0
0
Entering edit mode
3.3 years ago
erbear • 0

I am attempting RNA Seq for the first time and having some difficulty. I am from a biochemistry background, and my coding is weak to nonexistant. I am supposed to be following the tuxedo pipeline for consistency with previously analyzed samples, but at this point I'm willing to try whatever works to get DEGs.

The data: I have 12 sets of RNA seq data (fastq). They are from 2 biological replicates, half are control, half are infected. They are taken 4, 8, and 16 hpi. They are single-end reads.

What I've done: I have mapped them to a reference genome successfully using tophat2.

Now: cuffdiff to get the DEGs??

I think I should be running a time function, and put them in their duplicates (so compare samples 1&4 vs 2&5 vs 3&6 to get change over time). I also need to compare infected vs uninfected, so 1&4 vs 7&10 etc. Or should I just compare them all and then sort it out manually? I am having a lot of trouble with the scripts. What do I run??

The program wants a gtf file and I only have the reference in gb or fasta. I followed a script to get it to gtf but I don't know what I'm doing and it may not have worked properly. It says "Error parsing value of GFF attribute "transcript_id", line:..." and I don't know how to fix it. How to I get a usable GTF reference file?

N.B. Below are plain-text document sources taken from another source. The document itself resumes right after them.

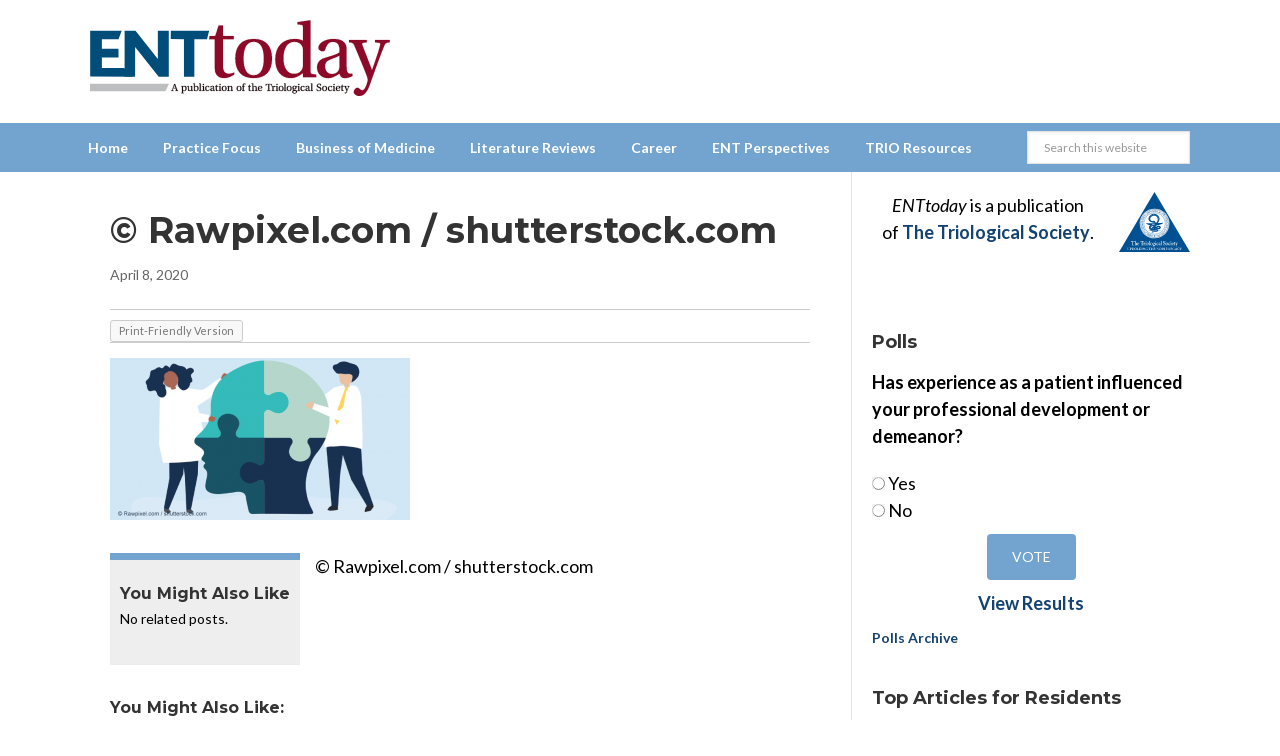

--- FILE ---
content_type: text/html; charset=utf-8
request_url: https://www.google.com/recaptcha/api2/aframe
body_size: 268
content:
<!DOCTYPE HTML><html><head><meta http-equiv="content-type" content="text/html; charset=UTF-8"></head><body><script nonce="qJFon4HSyJm5RhQxq4bD5w">/** Anti-fraud and anti-abuse applications only. See google.com/recaptcha */ try{var clients={'sodar':'https://pagead2.googlesyndication.com/pagead/sodar?'};window.addEventListener("message",function(a){try{if(a.source===window.parent){var b=JSON.parse(a.data);var c=clients[b['id']];if(c){var d=document.createElement('img');d.src=c+b['params']+'&rc='+(localStorage.getItem("rc::a")?sessionStorage.getItem("rc::b"):"");window.document.body.appendChild(d);sessionStorage.setItem("rc::e",parseInt(sessionStorage.getItem("rc::e")||0)+1);localStorage.setItem("rc::h",'1769009812074');}}}catch(b){}});window.parent.postMessage("_grecaptcha_ready", "*");}catch(b){}</script></body></html>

Then what do I do with it/how do I view results?

I've been trying for weeks and reading through online help and tutorials but am just not getting through. Thanks!

rna-seq • 1.4k views
0
Entering edit mode

You should know that the old 'Tuxedo' pipeline of Tophat(2) and Cufflinks is no longer the "advisable" tool for RNA-seq analysis. The software is deprecated/ in low maintenance and should be replaced by HISAT2, StringTie and ballgown. See this paper: Transcript-level expression analysis of RNA-seq experiments with HISAT, StringTie and Ballgown. There are also other alternatives, including alignment with STAR and bbmap, or pseudo-alignment using salmon.

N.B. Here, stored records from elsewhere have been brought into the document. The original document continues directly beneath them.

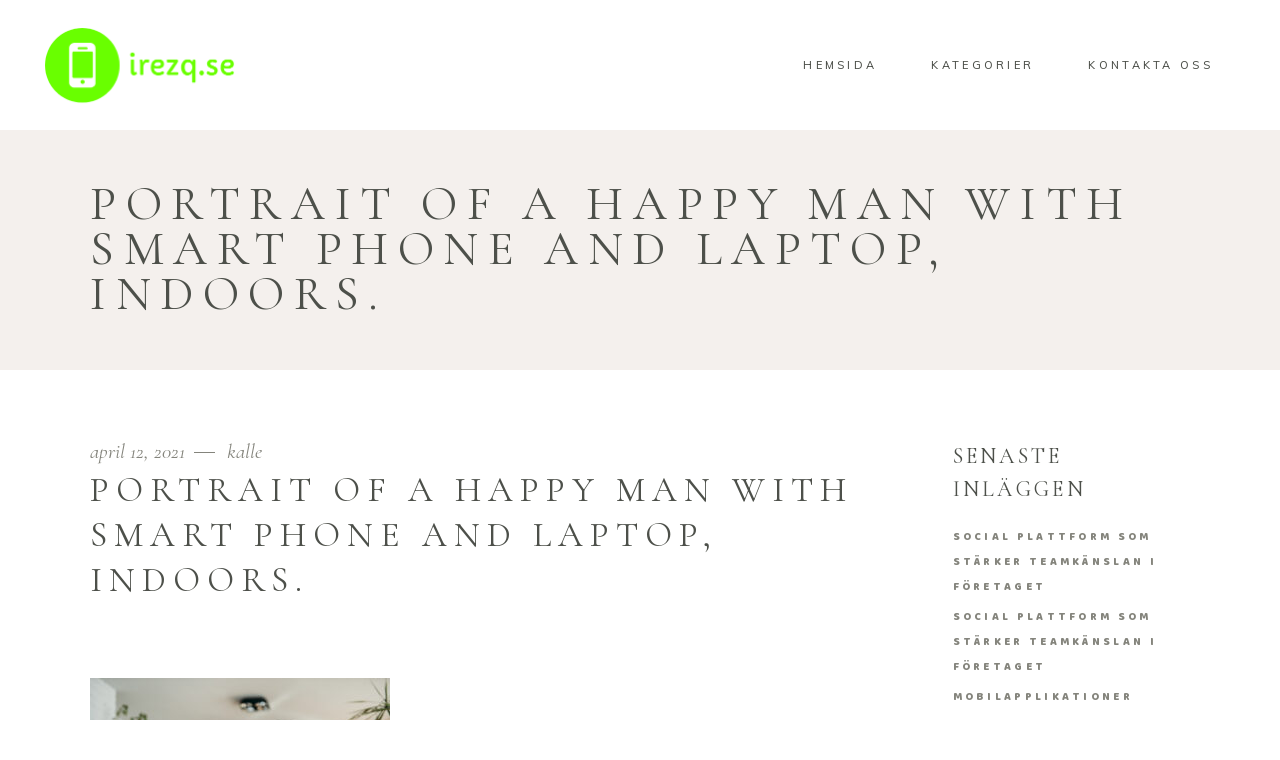

--- FILE ---
content_type: text/css
request_url: https://www.irezq.se/wp-content/themes/solene/assets/css/style_dynamic_ms_id_254.css?ver=1691659750
body_size: 99
content:
body { font-family: Baloo;}.eltdf-header-box .eltdf-top-bar-background { height: 65px;}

The program wants a gtf file and I only have the reference in gb or fasta. I followed a script to get it to gtf but I don't know what I'm doing and it may not have worked properly.

Tell us what is the script you are using, where did you get it from, and how you are using it. Also tell us where did you get the fasta and genbank files. Then we can help - it is impossible to know what went wrong if we don't even know what you are trying.

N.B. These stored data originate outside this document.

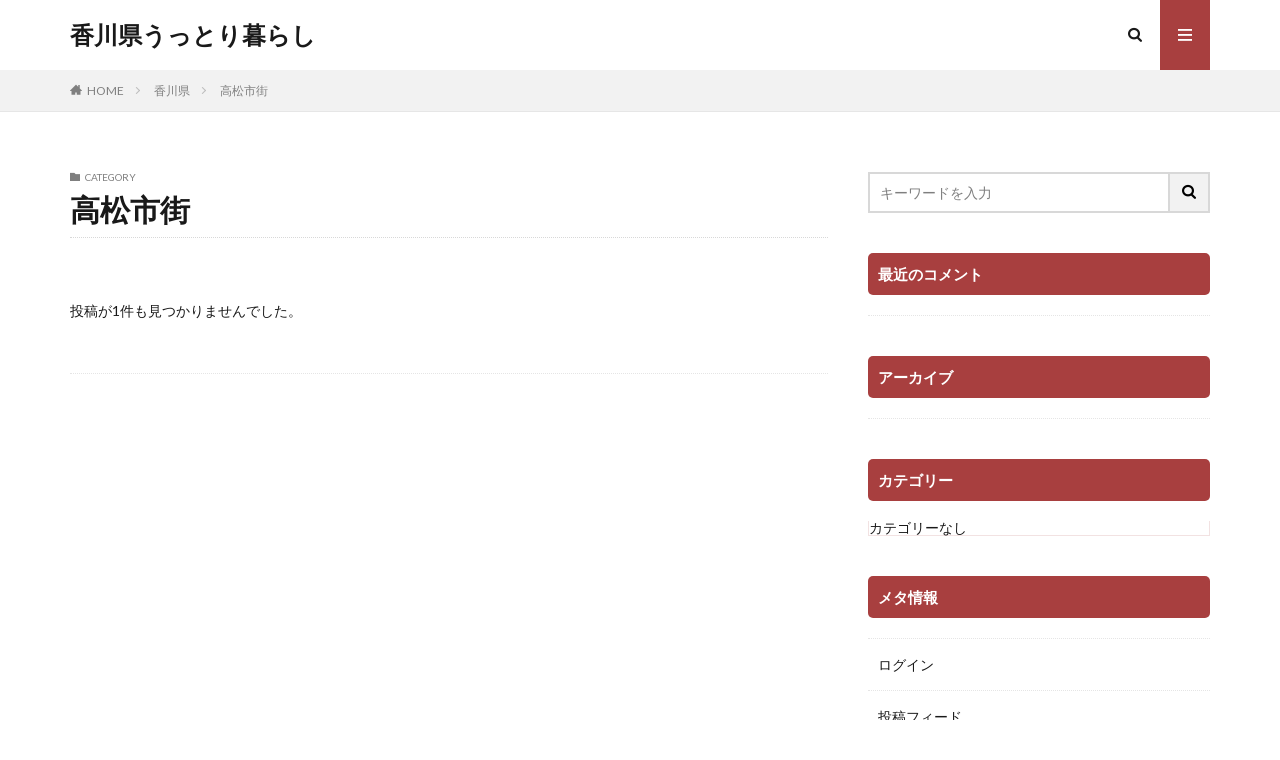

--- FILE ---
content_type: text/html; charset=utf-8
request_url: https://www.google.com/recaptcha/api2/aframe
body_size: 259
content:
<!DOCTYPE HTML><html><head><meta http-equiv="content-type" content="text/html; charset=UTF-8"></head><body><script nonce="BRkPCq-wLF-cJn_pmDmQFg">/** Anti-fraud and anti-abuse applications only. See google.com/recaptcha */ try{var clients={'sodar':'https://pagead2.googlesyndication.com/pagead/sodar?'};window.addEventListener("message",function(a){try{if(a.source===window.parent){var b=JSON.parse(a.data);var c=clients[b['id']];if(c){var d=document.createElement('img');d.src=c+b['params']+'&rc='+(localStorage.getItem("rc::a")?sessionStorage.getItem("rc::b"):"");window.document.body.appendChild(d);sessionStorage.setItem("rc::e",parseInt(sessionStorage.getItem("rc::e")||0)+1);localStorage.setItem("rc::h",'1769299500996');}}}catch(b){}});window.parent.postMessage("_grecaptcha_ready", "*");}catch(b){}</script></body></html>

--- FILE ---
content_type: application/javascript
request_url: https://uttorikagawa.com/wp-content/themes/the-thor/js/fit-sidebar.min.js
body_size: 847
content:
;(function(c){var d=c.fitSidebar=function(h,i){var b=this,a=b.config=c.extend({},d.defaults,i);a.target=c(h).addClass("fit-sidebar");a.blank=c("<div/>").addClass(d.id+"-blank").insertBefore(a.target);a.blank.css("border","solid 1px #fff");a.blank.css({"margin-top":a.target.css("margin-top"),"margin-right":a.target.css("margin-right"),"margin-bottom":a.target.css("margin-bottom"),"margin-left":a.target.css("margin-left"),"border-top-width":a.target.css("border-top-width"),"border-right-width":a.target.css("border-right-width"),"border-bottom-width":a.target.css("border-bottom-width"),"border-left-width":a.target.css("border-left-width"),"padding-top":a.target.css("padding-top"),"padding-right":a.target.css("padding-right"),"padding-bottom":a.target.css("padding-bottom"),"padding-left":a.target.css("padding-left")});a.wrapper=c(a.target).parents(a.wrapper);a._win=c(window).on("scroll",function(){b.adjustPosition()}).on("resize",function(){a.target.hasClass("for-chrome-bug");b.adjustPosition()});setTimeout(function(){b.adjustPosition()},0)};c.extend(c.fitSidebar.prototype,{adjustPosition:function(){var b=this,a=b.config;if(a._win.width()<a.responsiveWidth){a.wrapper.removeClass(a.fixedClassName);a.wrapper.addClass(a.noFixedClassName);a.target.removeClass(d.id+"-fixed");a.blank.hide();a.target.width("auto");a.direction=null;return}a.wrapper.addClass(a.fixedClassName);a.wrapper.removeClass(a.noFixedClassName);a.target.addClass(d.id+"-fixed");var l=a.blank.show().offset();var m=a._win.scrollTop();var n=a.target.outerHeight();var o=n-a._win.height();if(o<0){o=0}if(!a.direction){a.lastFixedTop=a.lastDownFixedTop=a.lastUpFixedTop=l.top-m;a.lastScrollTop=a.lastDownScrollTop=a.lastUpScrollTop=m}a.target.width(a.blank.width());a.blank.height(a.target.height());a.direction=m<a.lastScrollTop?"up":"down";var q=function(){var f=a.lastUpFixedTop+(a.lastUpScrollTop-m);if(f<0){if(f+o<0){f=-o;var g=a.wrapper.offset().top+a.wrapper.height();var e=m+n+f;if(e>g){f=(g-m)-n}}}a.target.css({top:f,position:"fixed",bottom:"auto"});a.lastDownFixedTop=f;a.lastDownScrollTop=m};var p=function(){var e=a.lastDownFixedTop+(a.lastDownScrollTop-m);if(e>0){e=l.top-m;if(e<0){e=0}}a.target.css({top:e,bottom:"auto"});a.lastUpFixedTop=e;a.lastUpScrollTop=m};if(a.direction=="down"){q()}else{p()}a.lastFixedTop=top;a.lastScrollTop=m}});c.fn.fitSidebar=function(a){return this.each(function(){var b=c(this);b.data(d.id,new c.fitSidebar(b,a))})};c.extend(d,{defaults:{wrapper:"body",responsiveWidth:0,fixedClassName:"fit-sidebar-fixed-now",noFixedClassName:"fit-sidebar-no-fixed-now"},id:"fit-sidebar"})})(jQuery);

One more tutorial for you to read: How To Ask Good Questions On Technical And Scientific Forums

0
Entering edit mode

Thanks! I have found out that the genbank file I used to make the gtf is missing the locus tag and it needs a locus tag to work so I will try to replace the locus tags.

0
Entering edit mode

I found a program that made a gff file that seems to work and ran:chaos:

Vero Cell BAM files erika$cuffdiff -v BA71Vvocs.gff vero7_BA71V.bam vero8_BA71V.bam vero9_BA71V.bam vero10_BA71V.bam vero11_BA71V.bam vero12_BA71V.bam Warning: Could not connect to update server to verify current version. Please check at the Cufflinks website (http://cufflinks.cbcb.umd.edu). [12:30:10] Loading reference annotation. Segmentation fault: 11 chaos:Vero Cell BAM files erika$

0
Entering edit mode

First try to read a good hands-on (with datasets and references provided) tutorial like https://github.com/griffithlab/rnaseq_tutorial/wiki. Then you will get an idea how to use data, references and tools. Then try to reproduce the same workflow on one or two data sets on your data. You can also have a look at blogs like https://digibio.blogspot.com/2017/10/rnaseq-data-analysis-tuxedo-new-protocol.html and https://digibio.blogspot.com/2015/09/rnaseq-data-analysis-and-tuxedo-workflow.html for new and old tuxedo protocols.

0
Entering edit mode

As a complement to previous answers, DEWE (http://sing-group.org/dewe/) offers a user-friendly GUI to run the HISAT2, StringTie and Ballgown workflow, with the addition of edgeR to the DE analysis stage. It also produces a rich variety of outputs related with the DE results. Regards.